Why Are Startups Like Peacocks? (From Ventureblog)

Asymmetric information is one of the key concepts in modern finance. One setting where it often plays out is that managers (or owners) of a firm have better information about their firm's prospects than do the people they're trying to get funds from. So, the financiers can't easily separate the good firms from the lemons. So, they set terms based (depending on which model you believe in) either on the firm being the "average" quality or on it being the worst quality.

This gives the party with better information an incentive to somehow reveal their true quality. We commonly refer to this as "signaling" - the manager/owner takes some action that supposedly shows that it's a "good" company.

The problem is that the low-quality firm would like to be able to send the same signal, so that it will also be seen as a good firm.

So, in order for a signal to be credible ("non-mimicable" in economicese), it has to be costlier for the poorer quality firm to send than for the better quality firm. For example: firms don't like to cut dividends once they're raised them. So, raising the firm's dividend level is easier for the firm where the managers have confidence that the firm will be able to sustain the new, higher payout than for weaker firms.

Kevin Laws at VentureBlog uses this concept to explain how venture capitalists look at certain characteristics of startup firms to separate the good ones from the rest. He's also got a great analogy that I'll probably use in my class involving (of all things) peacocks:

Peahens like long tails, so a peacock with a big beautiful tail is more likely to mate and produce offspring. But that just pushes the problem back a level – after all, peahens shouldn’t like long tails if it makes their mates (and thus their children) more likely to be eaten.

Except that they have another incentive: they want to mate with only the best peacock to maximize their children’s success. But it’s hard to tell a good peacock just by looking at it (I know I can’t). You can’t tell if he’s healthy, has good eyesight, and can run fast. Since the peahen only sees the peacock during the mating ritual, she has to guess.
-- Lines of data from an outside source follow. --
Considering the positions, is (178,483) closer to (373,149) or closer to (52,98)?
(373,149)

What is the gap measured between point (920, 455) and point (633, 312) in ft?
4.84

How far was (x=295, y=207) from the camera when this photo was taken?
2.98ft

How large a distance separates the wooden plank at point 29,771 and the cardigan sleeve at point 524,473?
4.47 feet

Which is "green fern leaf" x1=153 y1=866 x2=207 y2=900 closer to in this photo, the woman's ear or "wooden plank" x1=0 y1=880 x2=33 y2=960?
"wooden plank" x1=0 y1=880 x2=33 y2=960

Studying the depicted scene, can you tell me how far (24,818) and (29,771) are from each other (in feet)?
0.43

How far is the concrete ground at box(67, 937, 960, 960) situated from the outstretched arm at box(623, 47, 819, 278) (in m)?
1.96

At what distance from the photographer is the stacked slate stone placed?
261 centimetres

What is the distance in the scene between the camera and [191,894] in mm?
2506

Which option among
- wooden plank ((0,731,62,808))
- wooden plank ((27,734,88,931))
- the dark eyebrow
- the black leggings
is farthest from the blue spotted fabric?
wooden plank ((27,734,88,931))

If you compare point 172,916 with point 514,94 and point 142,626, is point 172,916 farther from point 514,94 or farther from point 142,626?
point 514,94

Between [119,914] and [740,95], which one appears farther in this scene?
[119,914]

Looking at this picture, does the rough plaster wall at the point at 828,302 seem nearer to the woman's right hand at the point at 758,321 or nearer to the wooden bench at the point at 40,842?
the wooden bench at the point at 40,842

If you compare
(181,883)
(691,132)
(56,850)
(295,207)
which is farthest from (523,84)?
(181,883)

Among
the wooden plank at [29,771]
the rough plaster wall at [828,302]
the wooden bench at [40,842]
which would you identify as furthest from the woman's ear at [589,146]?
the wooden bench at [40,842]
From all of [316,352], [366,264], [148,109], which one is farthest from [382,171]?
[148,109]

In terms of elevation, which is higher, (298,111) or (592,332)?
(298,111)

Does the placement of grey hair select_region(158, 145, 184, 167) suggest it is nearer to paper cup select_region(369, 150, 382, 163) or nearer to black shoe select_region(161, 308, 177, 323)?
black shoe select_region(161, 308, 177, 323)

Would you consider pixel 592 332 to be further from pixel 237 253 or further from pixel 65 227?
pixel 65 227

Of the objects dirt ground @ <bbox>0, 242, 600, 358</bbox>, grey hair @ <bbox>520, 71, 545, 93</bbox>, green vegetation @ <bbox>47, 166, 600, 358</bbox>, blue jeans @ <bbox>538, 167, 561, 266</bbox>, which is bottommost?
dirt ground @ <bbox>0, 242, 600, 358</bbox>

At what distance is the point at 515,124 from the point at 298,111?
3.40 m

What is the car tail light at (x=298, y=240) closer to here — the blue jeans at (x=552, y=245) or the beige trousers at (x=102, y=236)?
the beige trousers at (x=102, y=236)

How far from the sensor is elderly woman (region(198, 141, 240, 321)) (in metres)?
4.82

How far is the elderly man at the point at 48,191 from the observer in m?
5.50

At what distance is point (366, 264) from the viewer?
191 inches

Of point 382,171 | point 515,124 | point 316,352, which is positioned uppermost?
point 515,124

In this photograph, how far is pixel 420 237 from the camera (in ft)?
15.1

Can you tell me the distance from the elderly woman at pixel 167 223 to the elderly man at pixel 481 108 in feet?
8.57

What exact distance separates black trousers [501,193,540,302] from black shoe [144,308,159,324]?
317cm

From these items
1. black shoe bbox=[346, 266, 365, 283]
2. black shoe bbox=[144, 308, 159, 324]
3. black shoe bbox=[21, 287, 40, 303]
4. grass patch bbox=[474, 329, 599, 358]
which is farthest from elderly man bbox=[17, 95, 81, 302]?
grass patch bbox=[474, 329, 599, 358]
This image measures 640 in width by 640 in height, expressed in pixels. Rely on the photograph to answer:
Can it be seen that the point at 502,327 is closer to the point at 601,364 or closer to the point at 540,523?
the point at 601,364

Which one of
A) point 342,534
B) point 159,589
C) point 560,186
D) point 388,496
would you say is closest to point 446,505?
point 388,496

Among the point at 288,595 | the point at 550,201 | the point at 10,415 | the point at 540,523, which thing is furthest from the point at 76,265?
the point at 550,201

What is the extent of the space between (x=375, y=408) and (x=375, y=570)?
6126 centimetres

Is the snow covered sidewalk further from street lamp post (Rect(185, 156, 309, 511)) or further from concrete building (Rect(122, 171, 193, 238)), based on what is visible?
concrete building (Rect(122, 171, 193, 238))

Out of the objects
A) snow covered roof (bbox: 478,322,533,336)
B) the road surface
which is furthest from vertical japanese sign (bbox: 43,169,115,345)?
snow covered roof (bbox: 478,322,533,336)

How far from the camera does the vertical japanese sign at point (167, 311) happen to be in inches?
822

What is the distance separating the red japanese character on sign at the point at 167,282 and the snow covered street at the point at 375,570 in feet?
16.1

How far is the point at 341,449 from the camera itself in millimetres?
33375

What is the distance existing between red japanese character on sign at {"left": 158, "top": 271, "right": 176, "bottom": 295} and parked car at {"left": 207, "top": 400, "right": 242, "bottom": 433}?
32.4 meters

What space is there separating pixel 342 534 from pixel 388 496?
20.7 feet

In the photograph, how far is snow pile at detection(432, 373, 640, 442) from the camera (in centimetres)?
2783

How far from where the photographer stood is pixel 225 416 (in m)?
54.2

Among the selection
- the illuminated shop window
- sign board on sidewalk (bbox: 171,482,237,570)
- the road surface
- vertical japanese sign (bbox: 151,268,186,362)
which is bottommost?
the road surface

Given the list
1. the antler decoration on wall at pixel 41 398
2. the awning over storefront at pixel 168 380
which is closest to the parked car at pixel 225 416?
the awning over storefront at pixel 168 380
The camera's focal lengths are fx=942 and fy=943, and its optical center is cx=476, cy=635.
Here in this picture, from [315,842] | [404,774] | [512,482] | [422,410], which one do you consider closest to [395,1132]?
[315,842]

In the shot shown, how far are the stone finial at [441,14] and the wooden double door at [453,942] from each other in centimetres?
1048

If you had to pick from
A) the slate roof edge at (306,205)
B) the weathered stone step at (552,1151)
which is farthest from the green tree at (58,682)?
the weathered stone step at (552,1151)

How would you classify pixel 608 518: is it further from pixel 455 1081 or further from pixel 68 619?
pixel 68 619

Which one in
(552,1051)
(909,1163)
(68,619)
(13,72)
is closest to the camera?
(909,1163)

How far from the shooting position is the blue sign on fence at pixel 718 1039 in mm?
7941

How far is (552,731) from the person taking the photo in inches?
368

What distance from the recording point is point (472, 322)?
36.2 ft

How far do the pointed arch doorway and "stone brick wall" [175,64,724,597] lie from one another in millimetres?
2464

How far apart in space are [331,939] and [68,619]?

The tail resolves this dilemma. After all, it makes the peacock pretty easy for predators to spot and catch. It takes a clever, fast, healthy peacock to have such a ridiculous disadvantage and still survive. The bigger the tail, the bigger the disadvantage and the better the peacock has to be to survive. Though not useful by itself, it is useful in instantly communicating something that would normally take a long time to observe. For peacocks, size does matter.

By now, the relationship to venture financing should be obvious. Some features venture investors seek in a company are not directly related to the chances a company will succeed. Instead, many of the items are “peacock feathers” – ways for a venture investor to besure the company is not just puffing up for the mating ritual.